Allóes Carvalho era um jovem trans de 23 anos cheio de talento, sonhos e possibilidades. Era violonista, cantava e estava sempre preocupado em passar uma mensagem contra a transfobia. No dia 24 de dezembro, véspera de Natal, ele cometeu suicídio dentro do seu quarto em Cantagalo, Rio de Janeiro.

A morte de Allóes abalou familiares, amigos e a comunidade trans, que fez diversos posts nas redes sociais. Discursavam como Allóes era um homem incrível, apontavam para o discurso de quem não o respeitava em sua identidade de gênero e denunciava que a transfobia continua levando muitos jovens à depressão e ao suicídio.

Em recente conversa com o NLUCON, ele pediu para divulgar um texto em que falava sobre ter se revelado trans, iniciado a hormonioterapia neste ano e tirado um peso muito grande das costas. Ele também estava muito feliz que a mãe havia gravado um vídeo com ele, falando sobre acolhimento (ainda que não conseguisse tratá-lo no masculino) e mandando uma mensagem para os pais e mães aceitarem seus filhos trans.

“Muita gente não entende, e outros nem querem entender. Eu nunca gostei de brincar de boneca, nunca gostei de andar de saia, desde que me conheço como um ser humano eu não lembro de uma vez que me senti confortável com aquele cabelão. Isso me causava uma dor tão grande que eu perguntava o motivo de Deus ter me colocado aqui nesse mundo se ele me fez no corpo errado”, escreveu. Allóes refletiu e entendeu que isso tudo era uma experiência para provar que era forte.



Ele disse, todavia, que o sofrimento vinha por meio da sociedade, “eles nos matam também quando são transfóbicos”, mas ressaltou a disforia e o grande sofrimento de ter que “sair do armário duas vezes”, “para nossas famílias e ter que chegar na frente de um psicólogo e falar que nós estamos no corpo errado, que sentimos no corpo errado e falarem que isso é coisa da nossa cabeça”. Ele finalizou o texto dizendo: “A verdade é que ser quem realmente somos é um ato de coragem”.

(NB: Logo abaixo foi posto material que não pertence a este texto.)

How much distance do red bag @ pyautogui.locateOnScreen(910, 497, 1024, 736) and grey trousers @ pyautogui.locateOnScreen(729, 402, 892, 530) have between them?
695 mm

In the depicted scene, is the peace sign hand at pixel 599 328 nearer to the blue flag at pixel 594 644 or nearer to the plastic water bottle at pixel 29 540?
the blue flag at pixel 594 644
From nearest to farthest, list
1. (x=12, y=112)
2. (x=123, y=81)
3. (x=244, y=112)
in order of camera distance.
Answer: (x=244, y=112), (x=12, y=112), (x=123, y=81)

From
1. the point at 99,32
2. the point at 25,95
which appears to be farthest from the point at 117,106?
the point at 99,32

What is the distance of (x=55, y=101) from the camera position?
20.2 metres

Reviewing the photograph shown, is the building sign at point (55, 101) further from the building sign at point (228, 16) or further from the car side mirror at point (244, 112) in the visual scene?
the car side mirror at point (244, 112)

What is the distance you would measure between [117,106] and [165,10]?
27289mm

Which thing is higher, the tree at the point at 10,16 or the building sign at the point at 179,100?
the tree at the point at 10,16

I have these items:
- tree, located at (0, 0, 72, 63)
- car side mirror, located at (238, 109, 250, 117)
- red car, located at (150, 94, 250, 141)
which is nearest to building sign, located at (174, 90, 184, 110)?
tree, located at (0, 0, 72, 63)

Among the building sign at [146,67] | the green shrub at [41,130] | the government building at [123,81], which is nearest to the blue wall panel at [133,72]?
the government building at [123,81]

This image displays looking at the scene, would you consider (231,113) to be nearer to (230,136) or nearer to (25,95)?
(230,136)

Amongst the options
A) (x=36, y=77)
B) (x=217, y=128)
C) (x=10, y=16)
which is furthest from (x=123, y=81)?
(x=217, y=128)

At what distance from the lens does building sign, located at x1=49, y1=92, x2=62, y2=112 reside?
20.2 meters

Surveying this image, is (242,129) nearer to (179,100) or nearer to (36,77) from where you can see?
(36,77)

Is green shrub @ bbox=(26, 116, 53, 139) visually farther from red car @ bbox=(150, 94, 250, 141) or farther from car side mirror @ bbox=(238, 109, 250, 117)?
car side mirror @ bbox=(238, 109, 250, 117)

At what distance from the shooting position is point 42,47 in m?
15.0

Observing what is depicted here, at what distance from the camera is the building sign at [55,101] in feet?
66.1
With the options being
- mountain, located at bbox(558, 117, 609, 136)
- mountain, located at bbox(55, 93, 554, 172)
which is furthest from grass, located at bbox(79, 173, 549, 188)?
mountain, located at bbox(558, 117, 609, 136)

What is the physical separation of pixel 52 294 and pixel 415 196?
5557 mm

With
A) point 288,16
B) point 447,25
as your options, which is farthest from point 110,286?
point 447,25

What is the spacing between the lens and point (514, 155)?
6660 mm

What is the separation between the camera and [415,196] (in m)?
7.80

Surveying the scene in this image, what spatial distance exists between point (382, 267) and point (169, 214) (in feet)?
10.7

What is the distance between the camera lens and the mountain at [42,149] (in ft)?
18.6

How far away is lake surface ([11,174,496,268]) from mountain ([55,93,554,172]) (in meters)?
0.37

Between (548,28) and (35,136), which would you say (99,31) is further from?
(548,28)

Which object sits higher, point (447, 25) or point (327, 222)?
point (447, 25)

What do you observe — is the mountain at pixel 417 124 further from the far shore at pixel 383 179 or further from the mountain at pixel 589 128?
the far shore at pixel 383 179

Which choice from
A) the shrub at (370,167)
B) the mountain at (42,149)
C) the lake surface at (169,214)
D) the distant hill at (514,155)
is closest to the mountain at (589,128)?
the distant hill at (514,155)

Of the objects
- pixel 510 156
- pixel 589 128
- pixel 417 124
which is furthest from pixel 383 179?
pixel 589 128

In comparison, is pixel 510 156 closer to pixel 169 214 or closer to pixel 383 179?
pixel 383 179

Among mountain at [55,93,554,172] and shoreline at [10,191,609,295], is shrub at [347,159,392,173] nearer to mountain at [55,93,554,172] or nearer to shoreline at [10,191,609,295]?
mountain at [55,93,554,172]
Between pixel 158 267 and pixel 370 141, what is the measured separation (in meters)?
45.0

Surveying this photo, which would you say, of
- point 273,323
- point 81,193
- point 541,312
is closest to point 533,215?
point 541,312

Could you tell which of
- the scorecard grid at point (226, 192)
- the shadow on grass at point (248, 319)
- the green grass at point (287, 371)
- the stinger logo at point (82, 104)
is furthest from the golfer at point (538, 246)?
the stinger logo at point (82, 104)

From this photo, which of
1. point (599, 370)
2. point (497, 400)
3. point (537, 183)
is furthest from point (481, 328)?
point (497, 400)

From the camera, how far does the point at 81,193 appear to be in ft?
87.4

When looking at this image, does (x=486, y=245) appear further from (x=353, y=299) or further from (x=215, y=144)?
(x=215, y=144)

No último post de Allóes nas redes sociais, antes de cometer suicídio, ele publicou um vídeo da franquia Velozes e Furiosos, em que o protagonista Paul Walker, que morreu em um acidente de carro antes do fim das gravações, recebe uma homenagem. O personagem de Vin Diesel é questionado se não iria se despedir de Brian O'Conn (Paul), mas ele frisa: “Nunca é um adeus”.

SUICÍDIO E POPULAÇÃO TRANS

A morte de Allóes não é um caso isolado, bem como não é a do estudante e ativista trans Nicholas Domingues, que cometeu suicídio em Juiz de Fora, Minas Gerais, ou da ativista travesti Kyara Barbosa, no Ceará, neste ano. O Brasil é o 8º país com maior índice de suicídio no mundo (OMS), sendo que a maioria dos casos ocorrem entre jovens de 15 a 29 anos.

A pesquisa “Os Homens Trans no Brasil: políticas públicas e a luta pela afirmação de suas identidades”, da Faculdade de psicologia Maurício de Nassau, informa que 66,4% dos homens trans já pensaram em suicídio. O alto índice também aparece no relatório “Transexualidades e Saúde Pública no “Brasil”, do Núcleo de Direitos Humanos e Cidadania LGBT e do Departamento de antropologia e Arqueologia, da Universidade Federal de Minas Gerais, informa que 85,7% dos homens trans já pensaram em suicídio ou tentaram cometer o ato.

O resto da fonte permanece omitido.